Description
🐛 Bug
For single channel MP3 files, the length returned when calling torchaudio.info() is slightly longer than torchaudio.load(). For files with a sample rate of 16KHz the length provided by info is always 576 longer and for a sample rate of 48KHz the length is 1152 longer.
To Reproduce
Steps to reproduce the behavior:
import torchaudio
path = ... # some MP3 file location
print(torchaudio.info(path)[0].channels) # Verify that file is single channel
print(torchaudio.info(path)[0].length)
print(torchaudio.load(path)[0].size(1))
Expected behavior
The above code should output identical lengths, e.g.
1
96768
96768
Environment
-
What commands did you used to install torchaudio (conda/pip/build from source)?
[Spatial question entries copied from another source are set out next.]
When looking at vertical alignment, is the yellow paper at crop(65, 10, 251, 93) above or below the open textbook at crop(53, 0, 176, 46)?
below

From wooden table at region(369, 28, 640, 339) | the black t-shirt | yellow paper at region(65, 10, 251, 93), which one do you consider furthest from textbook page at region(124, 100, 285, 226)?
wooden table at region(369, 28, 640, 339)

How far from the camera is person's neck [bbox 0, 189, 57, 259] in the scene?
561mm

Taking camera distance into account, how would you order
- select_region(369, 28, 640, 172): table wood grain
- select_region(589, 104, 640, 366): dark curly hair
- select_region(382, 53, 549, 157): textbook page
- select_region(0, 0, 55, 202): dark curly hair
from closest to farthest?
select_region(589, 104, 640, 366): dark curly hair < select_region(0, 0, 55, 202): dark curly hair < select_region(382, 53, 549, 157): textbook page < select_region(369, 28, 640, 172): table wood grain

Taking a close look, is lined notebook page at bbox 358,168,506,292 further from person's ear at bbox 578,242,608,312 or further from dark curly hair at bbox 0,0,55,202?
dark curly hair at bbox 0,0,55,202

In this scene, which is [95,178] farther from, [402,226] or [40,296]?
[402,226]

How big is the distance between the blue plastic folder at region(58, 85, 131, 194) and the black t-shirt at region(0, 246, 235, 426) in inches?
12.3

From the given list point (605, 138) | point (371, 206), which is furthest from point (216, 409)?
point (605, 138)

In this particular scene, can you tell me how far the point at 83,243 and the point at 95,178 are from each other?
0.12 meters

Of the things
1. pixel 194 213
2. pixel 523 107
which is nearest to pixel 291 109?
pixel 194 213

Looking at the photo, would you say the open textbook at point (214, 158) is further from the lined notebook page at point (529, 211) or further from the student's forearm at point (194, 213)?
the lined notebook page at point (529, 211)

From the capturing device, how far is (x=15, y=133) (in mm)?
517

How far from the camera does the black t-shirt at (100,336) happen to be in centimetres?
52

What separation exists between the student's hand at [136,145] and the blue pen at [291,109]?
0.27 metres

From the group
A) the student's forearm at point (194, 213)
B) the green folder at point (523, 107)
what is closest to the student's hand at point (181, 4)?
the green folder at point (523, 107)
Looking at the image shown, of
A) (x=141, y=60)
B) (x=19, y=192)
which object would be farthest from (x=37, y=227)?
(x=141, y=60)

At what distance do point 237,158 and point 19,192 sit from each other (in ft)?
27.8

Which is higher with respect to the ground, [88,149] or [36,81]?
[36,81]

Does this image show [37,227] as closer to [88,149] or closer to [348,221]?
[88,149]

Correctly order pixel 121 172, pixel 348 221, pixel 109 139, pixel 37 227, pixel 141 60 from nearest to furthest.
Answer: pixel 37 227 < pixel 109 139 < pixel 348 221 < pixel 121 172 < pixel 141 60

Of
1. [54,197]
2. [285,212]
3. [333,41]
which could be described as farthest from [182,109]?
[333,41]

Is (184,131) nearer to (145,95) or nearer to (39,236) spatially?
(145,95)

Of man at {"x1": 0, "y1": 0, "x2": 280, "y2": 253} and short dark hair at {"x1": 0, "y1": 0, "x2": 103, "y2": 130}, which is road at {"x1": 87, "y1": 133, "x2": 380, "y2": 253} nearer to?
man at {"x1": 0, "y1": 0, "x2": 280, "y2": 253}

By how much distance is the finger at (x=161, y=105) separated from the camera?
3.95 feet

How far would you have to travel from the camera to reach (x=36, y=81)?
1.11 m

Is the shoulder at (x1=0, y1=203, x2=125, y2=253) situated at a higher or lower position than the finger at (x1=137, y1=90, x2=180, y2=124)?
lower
Installed with pip usingconda env create -f environment.yml
whereenvironment.yml
contains the dependencies for the project -
What does
torchaudio.__version__
print? (If applicable)
0.3.0
PyTorch version: 1.2.0
Is debug build: No
CUDA used to build PyTorch: 10.0.130
OS: Ubuntu 18.04.3 LTS
GCC version: (Ubuntu 7.4.0-1ubuntu1~18.04.1) 7.4.0
CMake version: version 3.10.2
Python version: 3.7
Is CUDA available: Yes
CUDA runtime version: Could not collect
GPU models and configuration: GPU 0: GeForce GTX 1050 Ti
Nvidia driver version: 430.50
cuDNN version: Could not collect
Versions of relevant libraries:
[pip] numpy==1.16.4
[pip] torch==1.2.0
[pip] torchaudio==0.3.0
[pip] torchvision==0.4.0a0+6b959ee
[conda] _pytorch_select 0.1 cpu_0 anaconda
[conda] blas 1.0 mkl conda-forge/label/cf201901
[conda] mkl 2019.4 243 anaconda
[conda] mkl-service 2.3.0 py37he904b0f_0 anaconda
[conda] mkl_fft 1.0.12 py37ha843d7b_0 anaconda
[conda] mkl_random 1.0.2 py37hd81dba3_0 anaconda
[conda] pytorch 1.2.0 py3.7_cuda10.0.130_cudnn7.6.2_0 pytorch
[conda] torchaudio 0.3.0 pypi_0 pypi
[conda] torchvision 0.4.0 py37_cu100 pytorch
Additional context
Checking the length of the files with soxi -D filename
, the length reported by info appears to be the correct one. The example code above behaves as expected (i.e. info and load agree on lengths) when using a FLAC file in my environment.
The MP3 files tested came from the Common Voice data set and converting some of the FLAC files in the LibriSpeech data set to MP3s.